◆ COSA FARE
Nell'intervista sulla crisi energetica, di quanto sono calati i consumi industriali di gas tra febbraio 2022 e febbraio 2023?

═════ TESTO DA LEGGERE

Economia
Crisi energetica, il ritorno dell’economia pianificata? Intervista al professor Pagliaro
La questione dell’energia continua ad essere centrale in Italia e in Europa – e non potrebbe essere altrimenti, in quanto la crisi energetica ha un impatto diretto sul nostro lavoro e sulle nostre esistenze quotidiane.
Le nostre precedenti interviste sul tema a Mario Pagliaro, fra i ricercatori italiani più citati al mondo, sono state tra gli articoli più letti del sito, venendo citate poi anche in altri contesti.
Il professor Pagliaro già nell’estate del 2021 aveva annunciato proprio a Renovatio 21 come imminente la crisi energetica. Il ricercatore un mese fa ci aveva fornito i dati dell’industria italiana in caduta libera a causa dei costi dell’energia, aggiornando quanto già appariva chiaro dalle sconvolgenti statistiche di due mesi fa.
Siamo tornati a sentirlo per monitorare la situazione.
Un noto servizio informativo parla di riduzione dei consumi industriali di gas a Febbraio dell’11%. Un ex componente dell’Autorità di Regolazione per Energia Reti e Ambiente (ARERA) e Confindustria dice che invece sono diminuiti del 20%. Chi ha ragione?
I dati vengono resi pubblici quasi in tempo reale dal distributore nazionale. I consumi industriali a Febbraio per la seconda volta dopo gennaio quando si consumarono 904 mln di metri cubi sono scesi sotto 1 miliardo di metri cubi: dai 1153 mln di mc del Febbraio 2022 ai 924 mln di Febbraio 2023. Un calo appunto del 20 per cento.
Questo significa che le industrie continuano a tenere gli impianti al minimo o addirittura fermi?
Certo. L’industria utilizza il gas naturale per generare calore di processo e, nel caso delle centrali termoelettriche a turbogas, per generare elettricità. In alcuni casi, le medie aziende autoproducono dal gas tanto calore che energia elettrica attraverso i cogeneratori. Il prezzo ancora troppo alto del gas evidentemente ne consente un uso profittevole solo a quelle aziende che possono trasferire gli extra costi energetici ai clienti sotto forma di aumento dei prezzi.
Certo, perché ci sono anche i consumi elettrici. Come sono andati quelli delle aziende a febbraio?

══════════
═════ RIGHE DI DATI

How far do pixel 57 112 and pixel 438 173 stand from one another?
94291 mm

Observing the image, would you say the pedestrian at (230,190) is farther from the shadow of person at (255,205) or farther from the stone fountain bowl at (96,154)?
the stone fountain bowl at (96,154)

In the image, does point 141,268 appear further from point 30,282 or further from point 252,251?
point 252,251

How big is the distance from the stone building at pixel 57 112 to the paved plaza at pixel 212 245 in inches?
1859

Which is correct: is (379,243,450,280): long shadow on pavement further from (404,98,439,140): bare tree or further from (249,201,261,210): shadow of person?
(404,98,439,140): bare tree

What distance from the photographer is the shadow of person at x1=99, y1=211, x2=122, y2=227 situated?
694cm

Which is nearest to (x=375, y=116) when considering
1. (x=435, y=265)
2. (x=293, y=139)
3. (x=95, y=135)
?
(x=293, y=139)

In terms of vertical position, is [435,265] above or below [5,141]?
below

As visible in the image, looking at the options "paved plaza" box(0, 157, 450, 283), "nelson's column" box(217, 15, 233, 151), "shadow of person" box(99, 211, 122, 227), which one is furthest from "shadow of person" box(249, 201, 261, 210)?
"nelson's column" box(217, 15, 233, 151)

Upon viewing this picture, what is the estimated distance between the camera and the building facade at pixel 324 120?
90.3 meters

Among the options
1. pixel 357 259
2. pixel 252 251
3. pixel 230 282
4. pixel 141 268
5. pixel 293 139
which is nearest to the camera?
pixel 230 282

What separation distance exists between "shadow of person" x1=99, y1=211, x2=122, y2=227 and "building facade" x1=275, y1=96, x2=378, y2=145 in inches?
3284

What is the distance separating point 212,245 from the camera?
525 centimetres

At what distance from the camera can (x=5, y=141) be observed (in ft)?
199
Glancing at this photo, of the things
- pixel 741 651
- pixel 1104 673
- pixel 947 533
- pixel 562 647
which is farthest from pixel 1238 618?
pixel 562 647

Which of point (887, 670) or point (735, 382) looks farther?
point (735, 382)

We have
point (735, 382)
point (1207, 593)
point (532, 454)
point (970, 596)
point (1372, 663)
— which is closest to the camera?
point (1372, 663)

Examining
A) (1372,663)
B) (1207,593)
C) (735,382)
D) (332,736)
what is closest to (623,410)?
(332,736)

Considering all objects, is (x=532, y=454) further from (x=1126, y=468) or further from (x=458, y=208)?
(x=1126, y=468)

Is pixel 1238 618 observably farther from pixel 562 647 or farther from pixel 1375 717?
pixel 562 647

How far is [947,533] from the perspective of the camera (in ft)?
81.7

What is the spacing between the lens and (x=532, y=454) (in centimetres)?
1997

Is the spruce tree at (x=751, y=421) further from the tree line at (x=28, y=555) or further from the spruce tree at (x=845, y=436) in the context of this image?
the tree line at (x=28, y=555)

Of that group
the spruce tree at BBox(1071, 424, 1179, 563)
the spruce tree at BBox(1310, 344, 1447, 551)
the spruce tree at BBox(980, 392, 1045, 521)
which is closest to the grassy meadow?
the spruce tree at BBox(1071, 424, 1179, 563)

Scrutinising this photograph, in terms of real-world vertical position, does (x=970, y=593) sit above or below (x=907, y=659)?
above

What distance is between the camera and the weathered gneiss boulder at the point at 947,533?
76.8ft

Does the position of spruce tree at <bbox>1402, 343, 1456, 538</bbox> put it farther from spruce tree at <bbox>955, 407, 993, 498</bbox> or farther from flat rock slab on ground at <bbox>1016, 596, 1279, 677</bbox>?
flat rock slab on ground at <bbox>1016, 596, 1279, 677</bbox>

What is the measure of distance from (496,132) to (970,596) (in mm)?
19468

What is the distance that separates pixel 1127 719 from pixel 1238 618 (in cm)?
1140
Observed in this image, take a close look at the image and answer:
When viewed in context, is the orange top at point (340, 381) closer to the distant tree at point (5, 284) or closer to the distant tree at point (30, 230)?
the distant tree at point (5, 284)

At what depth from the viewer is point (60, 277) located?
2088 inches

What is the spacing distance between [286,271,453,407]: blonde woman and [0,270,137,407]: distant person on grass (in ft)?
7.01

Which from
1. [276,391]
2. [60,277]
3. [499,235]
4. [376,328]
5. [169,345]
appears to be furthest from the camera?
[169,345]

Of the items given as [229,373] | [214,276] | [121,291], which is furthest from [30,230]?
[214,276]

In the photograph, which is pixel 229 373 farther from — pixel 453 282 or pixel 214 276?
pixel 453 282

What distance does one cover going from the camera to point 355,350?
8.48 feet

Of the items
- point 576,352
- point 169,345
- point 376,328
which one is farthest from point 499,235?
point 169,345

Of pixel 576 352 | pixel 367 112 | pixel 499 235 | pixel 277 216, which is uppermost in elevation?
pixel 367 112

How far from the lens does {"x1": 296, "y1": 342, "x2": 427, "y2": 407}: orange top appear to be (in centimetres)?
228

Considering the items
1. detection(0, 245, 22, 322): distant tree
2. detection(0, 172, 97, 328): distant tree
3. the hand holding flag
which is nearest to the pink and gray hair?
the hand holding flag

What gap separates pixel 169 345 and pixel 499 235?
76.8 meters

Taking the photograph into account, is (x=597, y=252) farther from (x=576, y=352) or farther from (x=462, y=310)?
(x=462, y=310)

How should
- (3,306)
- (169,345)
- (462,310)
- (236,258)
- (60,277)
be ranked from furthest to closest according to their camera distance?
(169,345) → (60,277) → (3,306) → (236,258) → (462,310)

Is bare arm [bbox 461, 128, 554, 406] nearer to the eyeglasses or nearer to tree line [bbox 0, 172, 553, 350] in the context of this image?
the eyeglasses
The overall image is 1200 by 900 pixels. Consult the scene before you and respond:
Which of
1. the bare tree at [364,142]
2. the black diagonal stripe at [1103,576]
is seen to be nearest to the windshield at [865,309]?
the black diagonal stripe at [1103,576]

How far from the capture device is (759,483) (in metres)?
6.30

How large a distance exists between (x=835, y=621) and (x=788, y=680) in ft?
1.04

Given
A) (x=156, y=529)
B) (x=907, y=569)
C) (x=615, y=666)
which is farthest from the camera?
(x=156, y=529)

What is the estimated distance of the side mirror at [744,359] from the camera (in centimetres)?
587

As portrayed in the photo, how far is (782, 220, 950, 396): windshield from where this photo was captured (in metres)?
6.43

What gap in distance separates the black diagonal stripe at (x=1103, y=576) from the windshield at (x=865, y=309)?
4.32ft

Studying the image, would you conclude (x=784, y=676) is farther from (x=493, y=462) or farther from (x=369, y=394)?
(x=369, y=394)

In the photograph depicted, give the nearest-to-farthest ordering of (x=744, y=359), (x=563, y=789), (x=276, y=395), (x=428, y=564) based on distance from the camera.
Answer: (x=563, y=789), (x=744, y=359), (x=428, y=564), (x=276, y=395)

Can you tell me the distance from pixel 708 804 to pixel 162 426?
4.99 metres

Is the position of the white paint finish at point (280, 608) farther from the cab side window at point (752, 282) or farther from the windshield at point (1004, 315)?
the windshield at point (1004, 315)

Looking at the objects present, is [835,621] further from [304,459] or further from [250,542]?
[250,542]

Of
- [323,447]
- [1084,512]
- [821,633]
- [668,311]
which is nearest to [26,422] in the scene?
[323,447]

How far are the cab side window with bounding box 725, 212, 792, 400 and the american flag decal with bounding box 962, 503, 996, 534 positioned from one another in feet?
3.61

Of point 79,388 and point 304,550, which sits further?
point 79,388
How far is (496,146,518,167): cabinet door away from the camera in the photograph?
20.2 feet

══════════

◆ ECCO LA RISPOSTA
Del 20 per cento, passando da 1153 a 924 milioni di metri cubi.